## What to produce
Copy every entry in the data listing below word for word, with no changes or omissions.

Data listing
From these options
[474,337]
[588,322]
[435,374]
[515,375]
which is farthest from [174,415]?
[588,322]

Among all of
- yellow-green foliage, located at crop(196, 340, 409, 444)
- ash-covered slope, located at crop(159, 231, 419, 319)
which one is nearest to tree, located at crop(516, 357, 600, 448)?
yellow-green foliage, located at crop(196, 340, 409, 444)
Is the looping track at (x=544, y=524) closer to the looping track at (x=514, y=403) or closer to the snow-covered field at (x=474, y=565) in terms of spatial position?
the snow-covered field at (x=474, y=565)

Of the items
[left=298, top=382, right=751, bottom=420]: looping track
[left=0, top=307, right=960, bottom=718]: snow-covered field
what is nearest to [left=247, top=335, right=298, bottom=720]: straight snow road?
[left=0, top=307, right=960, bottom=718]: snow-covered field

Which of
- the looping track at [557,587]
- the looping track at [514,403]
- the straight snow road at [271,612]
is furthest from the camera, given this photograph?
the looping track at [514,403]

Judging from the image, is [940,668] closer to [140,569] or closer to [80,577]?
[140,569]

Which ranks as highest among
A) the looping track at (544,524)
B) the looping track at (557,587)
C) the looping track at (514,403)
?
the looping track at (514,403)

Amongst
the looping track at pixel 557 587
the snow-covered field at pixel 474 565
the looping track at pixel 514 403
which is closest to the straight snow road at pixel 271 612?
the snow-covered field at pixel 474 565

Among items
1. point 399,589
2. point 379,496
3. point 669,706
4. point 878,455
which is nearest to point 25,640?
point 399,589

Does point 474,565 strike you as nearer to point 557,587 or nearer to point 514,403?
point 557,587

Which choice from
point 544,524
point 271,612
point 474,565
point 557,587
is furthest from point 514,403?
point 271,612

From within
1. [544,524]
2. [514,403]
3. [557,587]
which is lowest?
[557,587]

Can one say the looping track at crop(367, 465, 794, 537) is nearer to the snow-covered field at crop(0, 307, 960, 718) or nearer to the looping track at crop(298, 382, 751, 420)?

## Solution below
From these options
[474,337]
[588,322]
[435,374]
[515,375]
which is farthest from [174,415]?
[588,322]

Among all of
- yellow-green foliage, located at crop(196, 340, 409, 444)
- ash-covered slope, located at crop(159, 231, 419, 319)
which one is nearest to tree, located at crop(516, 357, 600, 448)?
yellow-green foliage, located at crop(196, 340, 409, 444)
Is the looping track at (x=544, y=524) closer to the looping track at (x=514, y=403) or closer to the snow-covered field at (x=474, y=565) in terms of spatial position?
the snow-covered field at (x=474, y=565)

Of the items
[left=298, top=382, right=751, bottom=420]: looping track
[left=0, top=307, right=960, bottom=718]: snow-covered field
what is nearest to [left=247, top=335, right=298, bottom=720]: straight snow road?
[left=0, top=307, right=960, bottom=718]: snow-covered field

Which of
- the looping track at [557,587]
- the looping track at [514,403]
- the straight snow road at [271,612]
is furthest from the camera, given this photograph?
the looping track at [514,403]

Judging from the image, is [940,668] closer to [140,569] or closer to [80,577]?
[140,569]

Which ranks as highest among
A) the looping track at (544,524)
B) the looping track at (557,587)
C) the looping track at (514,403)
?
the looping track at (514,403)

Amongst
the looping track at pixel 557 587
the snow-covered field at pixel 474 565
the looping track at pixel 514 403
which is closest to the straight snow road at pixel 271 612?
the snow-covered field at pixel 474 565

Among items
1. point 399,589
2. point 379,496
3. point 669,706
4. point 878,455
which is nearest to point 25,640?
point 399,589

Does point 474,565 strike you as nearer to point 557,587 or nearer to point 514,403?
point 557,587

Which choice from
point 544,524
point 271,612
point 474,565
point 557,587
is furthest from point 514,403?
point 271,612

From within
1. [544,524]
2. [514,403]
3. [557,587]
which is lowest?
[557,587]

Can one say the looping track at crop(367, 465, 794, 537) is nearer to the snow-covered field at crop(0, 307, 960, 718) or nearer to the looping track at crop(298, 382, 751, 420)?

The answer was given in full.